╔══

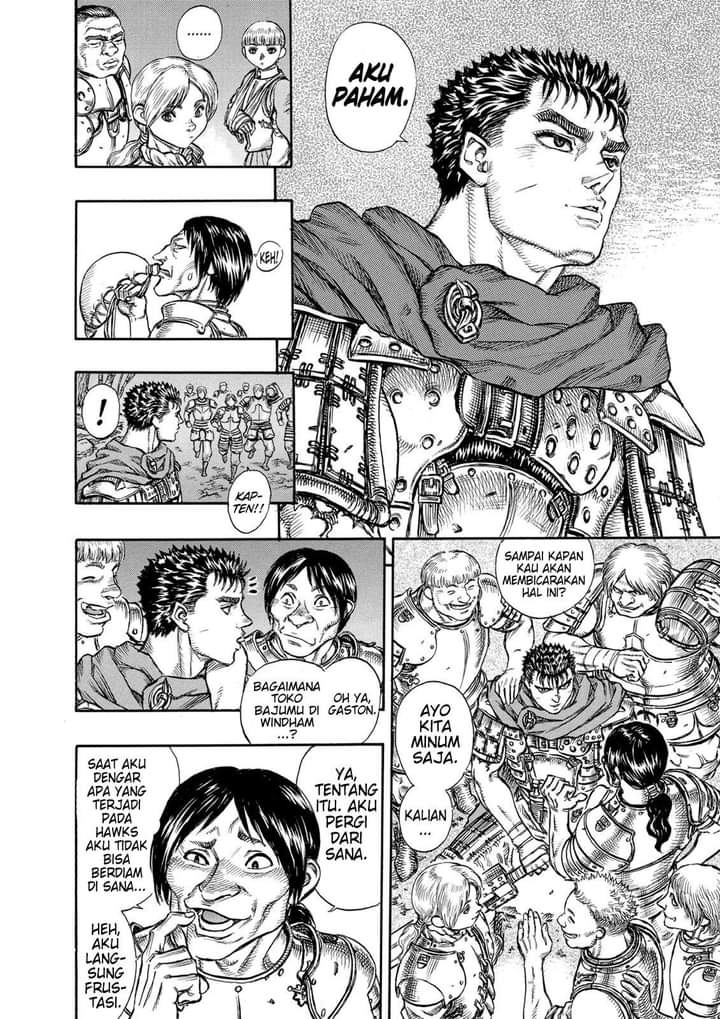 Berserk Chapter 44 - halaman 16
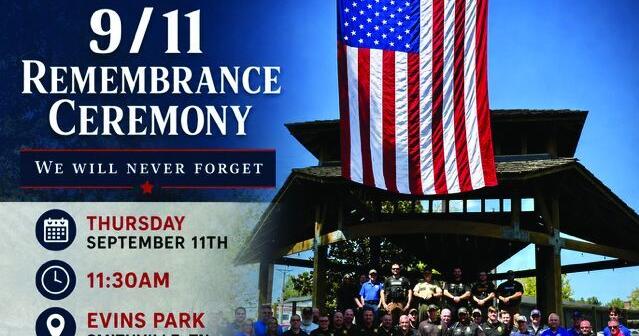 9/11 remembrance to be held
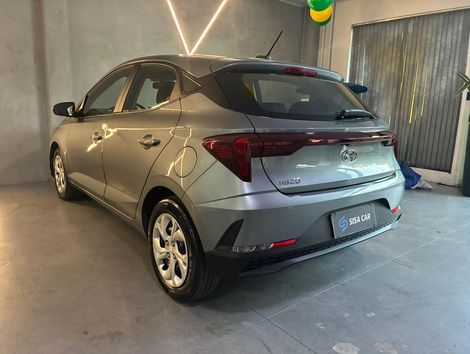 Hyundai HB20 Comfort Plus 1.0 Flex 12V Mec.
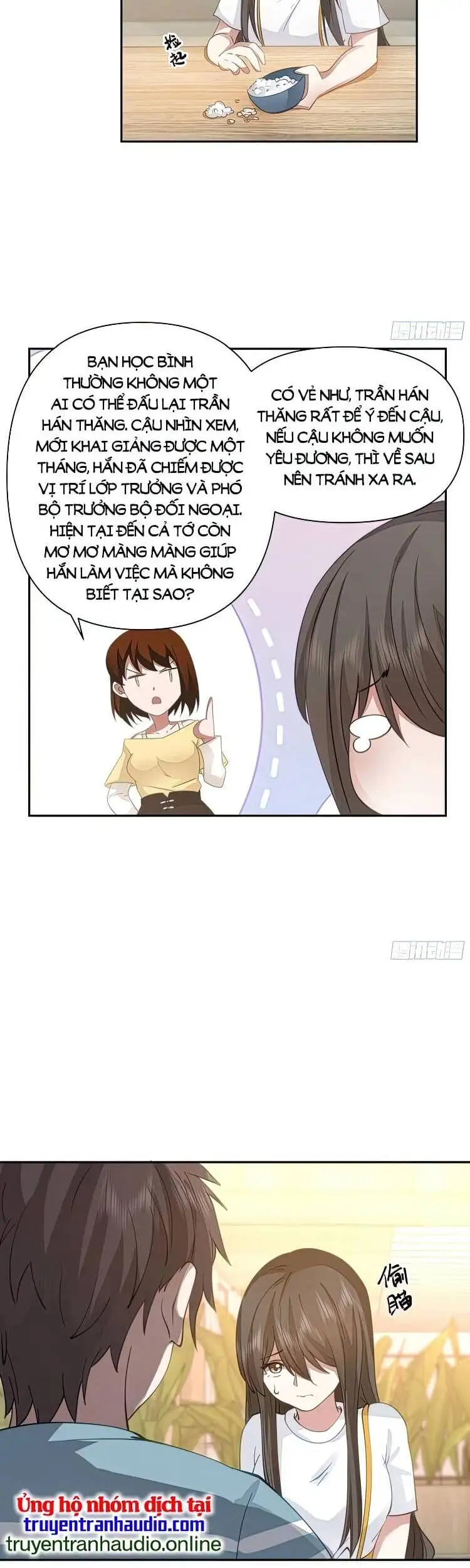 Truyện Tranh Ta Không Muốn Trùng Sinh Đâu trang 3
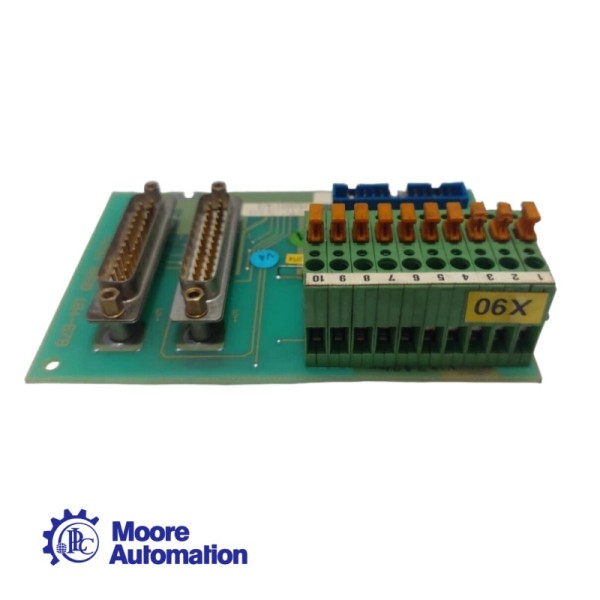 ABB DSTC120 57520001-A – ARCnet Repeater / Bus Extender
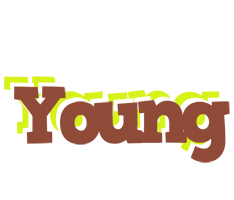 Young caffeebar logo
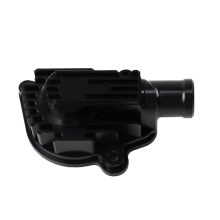 Couvercle de pompe à eau pour moto GasGas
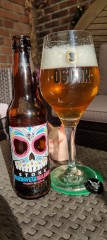 Buenaveza salut and lime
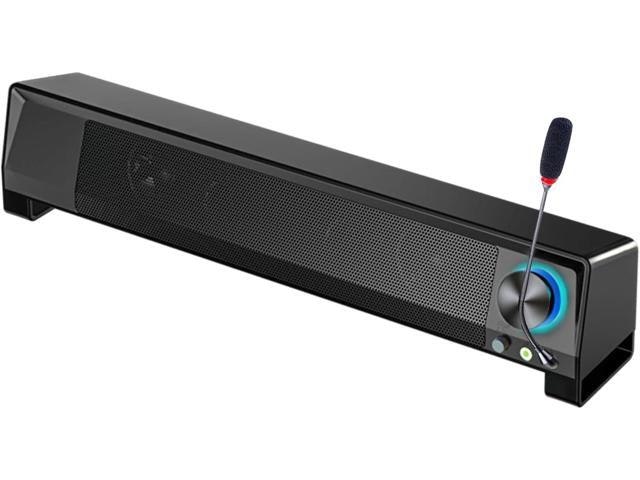 Kehipi Bluetooth USB Gaming Soundbar: $48.99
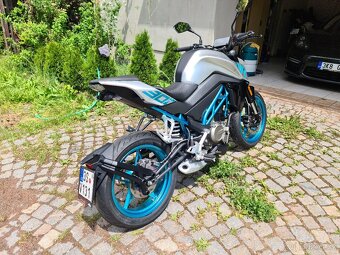 CFMOTO 300NK - 4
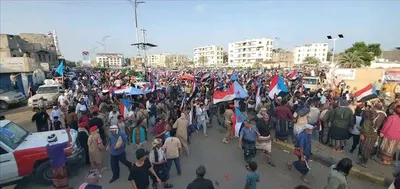 اخبار اليمن الان الحدث اليوم عاجل 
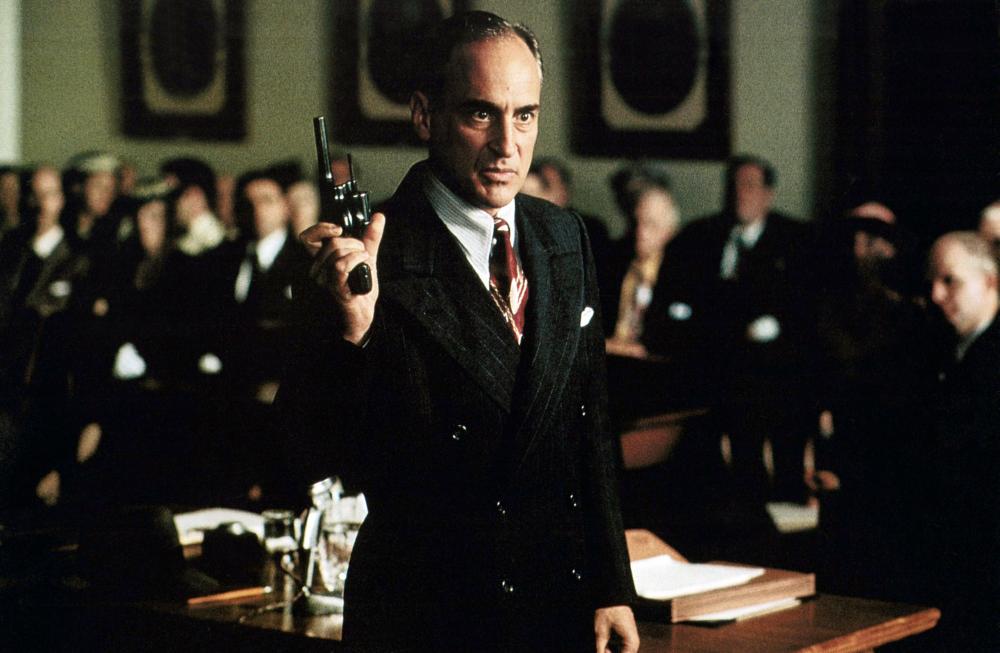 Jeffrey Demunn Shawshank Redemption - HD Wallpaper 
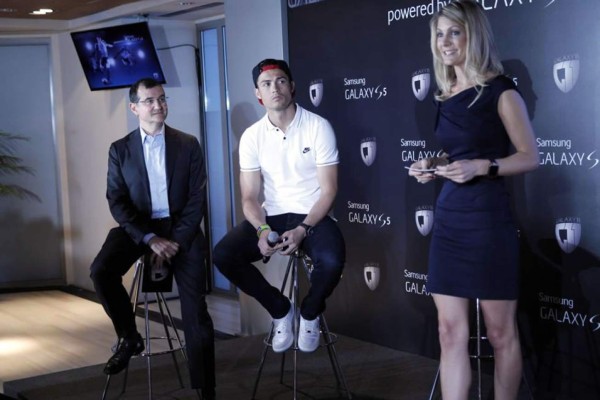 Cristiano: 'Estoy confiado en que el Real Madrid va a ganar la Champions'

╚══

JOB: Rewrite the text of every row above, replacing "remembrance" with "memorial" and keeping everything else unchanged. Omit the pictures from your answer.

EXPECTED ANSWER:
 Berserk Chapter 44 - halaman 16
 9/11 memorial to be held
 Hyundai HB20 Comfort Plus 1.0 Flex 12V Mec.
 Truyện Tranh Ta Không Muốn Trùng Sinh Đâu trang 3
 ABB DSTC120 57520001-A – ARCnet Repeater / Bus Extender
 Young caffeebar logo
 Couvercle de pompe à eau pour moto GasGas
 Buenaveza salut and lime
 Kehipi Bluetooth USB Gaming Soundbar: $48.99
 CFMOTO 300NK - 4
 اخبار اليمن الان الحدث اليوم عاجل 
 Jeffrey Demunn Shawshank Redemption - HD Wallpaper 
 Cristiano: 'Estoy confiado en que el Real Madrid va a ganar la Champions'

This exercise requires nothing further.